» WHAT YOU HAVE TO DO: Render the data below as a numbered list, omitting the blank lines.

[begin RECORDS TO PROCESS]

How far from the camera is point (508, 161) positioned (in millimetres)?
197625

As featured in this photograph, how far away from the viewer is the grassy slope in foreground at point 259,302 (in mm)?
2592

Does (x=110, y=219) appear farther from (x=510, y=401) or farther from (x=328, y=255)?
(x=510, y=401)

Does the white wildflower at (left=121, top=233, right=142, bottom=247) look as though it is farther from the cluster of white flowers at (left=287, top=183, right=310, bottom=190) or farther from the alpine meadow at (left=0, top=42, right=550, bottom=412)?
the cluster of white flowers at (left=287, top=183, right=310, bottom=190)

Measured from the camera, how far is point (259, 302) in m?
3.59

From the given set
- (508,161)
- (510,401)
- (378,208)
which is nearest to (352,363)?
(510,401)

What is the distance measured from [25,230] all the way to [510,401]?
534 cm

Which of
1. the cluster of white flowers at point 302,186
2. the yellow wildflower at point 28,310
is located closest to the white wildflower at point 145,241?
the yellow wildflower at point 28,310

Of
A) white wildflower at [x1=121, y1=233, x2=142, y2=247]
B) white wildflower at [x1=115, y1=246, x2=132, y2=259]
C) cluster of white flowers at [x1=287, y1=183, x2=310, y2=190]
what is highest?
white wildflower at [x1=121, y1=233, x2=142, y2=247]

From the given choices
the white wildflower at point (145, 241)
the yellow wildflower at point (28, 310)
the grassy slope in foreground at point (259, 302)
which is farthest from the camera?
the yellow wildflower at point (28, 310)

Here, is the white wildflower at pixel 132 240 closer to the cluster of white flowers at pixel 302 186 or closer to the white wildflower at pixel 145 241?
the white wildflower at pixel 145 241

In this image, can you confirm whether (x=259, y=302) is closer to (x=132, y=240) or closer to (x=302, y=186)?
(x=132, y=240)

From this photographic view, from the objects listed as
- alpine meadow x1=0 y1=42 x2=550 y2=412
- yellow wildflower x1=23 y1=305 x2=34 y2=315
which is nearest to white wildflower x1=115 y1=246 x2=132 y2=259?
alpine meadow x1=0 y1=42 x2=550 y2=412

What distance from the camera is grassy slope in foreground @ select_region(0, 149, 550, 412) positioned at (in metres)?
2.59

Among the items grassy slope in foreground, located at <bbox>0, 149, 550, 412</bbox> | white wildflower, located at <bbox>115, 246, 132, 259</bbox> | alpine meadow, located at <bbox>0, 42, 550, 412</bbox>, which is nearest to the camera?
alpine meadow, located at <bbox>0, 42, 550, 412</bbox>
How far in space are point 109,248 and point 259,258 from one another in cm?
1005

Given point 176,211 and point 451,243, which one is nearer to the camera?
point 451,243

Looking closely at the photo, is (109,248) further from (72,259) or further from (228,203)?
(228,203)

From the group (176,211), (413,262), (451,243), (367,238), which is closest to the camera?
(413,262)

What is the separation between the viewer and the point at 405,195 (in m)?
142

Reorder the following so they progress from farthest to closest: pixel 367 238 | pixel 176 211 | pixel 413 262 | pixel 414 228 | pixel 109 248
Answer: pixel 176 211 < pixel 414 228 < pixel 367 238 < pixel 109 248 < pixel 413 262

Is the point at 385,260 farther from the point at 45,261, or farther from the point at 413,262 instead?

[end RECORDS TO PROCESS]

» IN RESPONSE:
1. How far from the camera is point (508, 161) positioned (in millimetres)?
2. 197625
3. As featured in this photograph, how far away from the viewer is the grassy slope in foreground at point 259,302 (in mm)?
4. 2592
5. Does (x=110, y=219) appear farther from (x=510, y=401) or farther from (x=328, y=255)?
6. (x=510, y=401)
7. Does the white wildflower at (left=121, top=233, right=142, bottom=247) look as though it is farther from the cluster of white flowers at (left=287, top=183, right=310, bottom=190) or farther from the alpine meadow at (left=0, top=42, right=550, bottom=412)?
8. the cluster of white flowers at (left=287, top=183, right=310, bottom=190)
9. Measured from the camera, how far is point (259, 302) in m?
10. 3.59
11. From the given set
12. - (508,161)
13. - (510,401)
14. - (378,208)
15. which is nearest to (352,363)?
16. (510,401)
17. What is the distance measured from [25,230] all the way to [510,401]?
18. 534 cm
19. Which of
20. 1. the cluster of white flowers at point 302,186
21. 2. the yellow wildflower at point 28,310
22. is located closest to the white wildflower at point 145,241?
23. the yellow wildflower at point 28,310
24. Of
25. A) white wildflower at [x1=121, y1=233, x2=142, y2=247]
26. B) white wildflower at [x1=115, y1=246, x2=132, y2=259]
27. C) cluster of white flowers at [x1=287, y1=183, x2=310, y2=190]
28. what is highest?
29. white wildflower at [x1=121, y1=233, x2=142, y2=247]
30. From the given choices
31. the white wildflower at point (145, 241)
32. the yellow wildflower at point (28, 310)
33. the grassy slope in foreground at point (259, 302)
34. which is farthest from the camera?
35. the yellow wildflower at point (28, 310)
36. Here, is the white wildflower at pixel 132 240 closer to the cluster of white flowers at pixel 302 186 or closer to the white wildflower at pixel 145 241?
37. the white wildflower at pixel 145 241
38. In this image, can you confirm whether (x=259, y=302) is closer to (x=132, y=240) or closer to (x=302, y=186)?
39. (x=132, y=240)
40. From this photographic view, from the objects listed as
41. - alpine meadow x1=0 y1=42 x2=550 y2=412
42. - yellow wildflower x1=23 y1=305 x2=34 y2=315
43. which is nearest to white wildflower x1=115 y1=246 x2=132 y2=259?
44. alpine meadow x1=0 y1=42 x2=550 y2=412
45. What distance from the camera is grassy slope in foreground @ select_region(0, 149, 550, 412) positioned at (in metres)?
46. 2.59
47. Among the items grassy slope in foreground, located at <bbox>0, 149, 550, 412</bbox> | white wildflower, located at <bbox>115, 246, 132, 259</bbox> | alpine meadow, located at <bbox>0, 42, 550, 412</bbox>, which is nearest to the camera?
48. alpine meadow, located at <bbox>0, 42, 550, 412</bbox>
49. How far in space are point 109,248 and point 259,258 from one another in cm?
50. 1005
51. Given point 176,211 and point 451,243, which one is nearer to the camera?
52. point 451,243
53. Looking closely at the photo, is (109,248) further from (72,259) or further from (228,203)?
54. (228,203)
55. From the group (176,211), (413,262), (451,243), (367,238), which is closest to the camera?
56. (413,262)
57. What is the separation between the viewer and the point at 405,195 (in m)?
58. 142
59. Reorder the following so they progress from farthest to closest: pixel 367 238 | pixel 176 211 | pixel 413 262 | pixel 414 228 | pixel 109 248
60. Answer: pixel 176 211 < pixel 414 228 < pixel 367 238 < pixel 109 248 < pixel 413 262
61. Is the point at 385,260 farther from the point at 45,261, or farther from the point at 413,262 instead?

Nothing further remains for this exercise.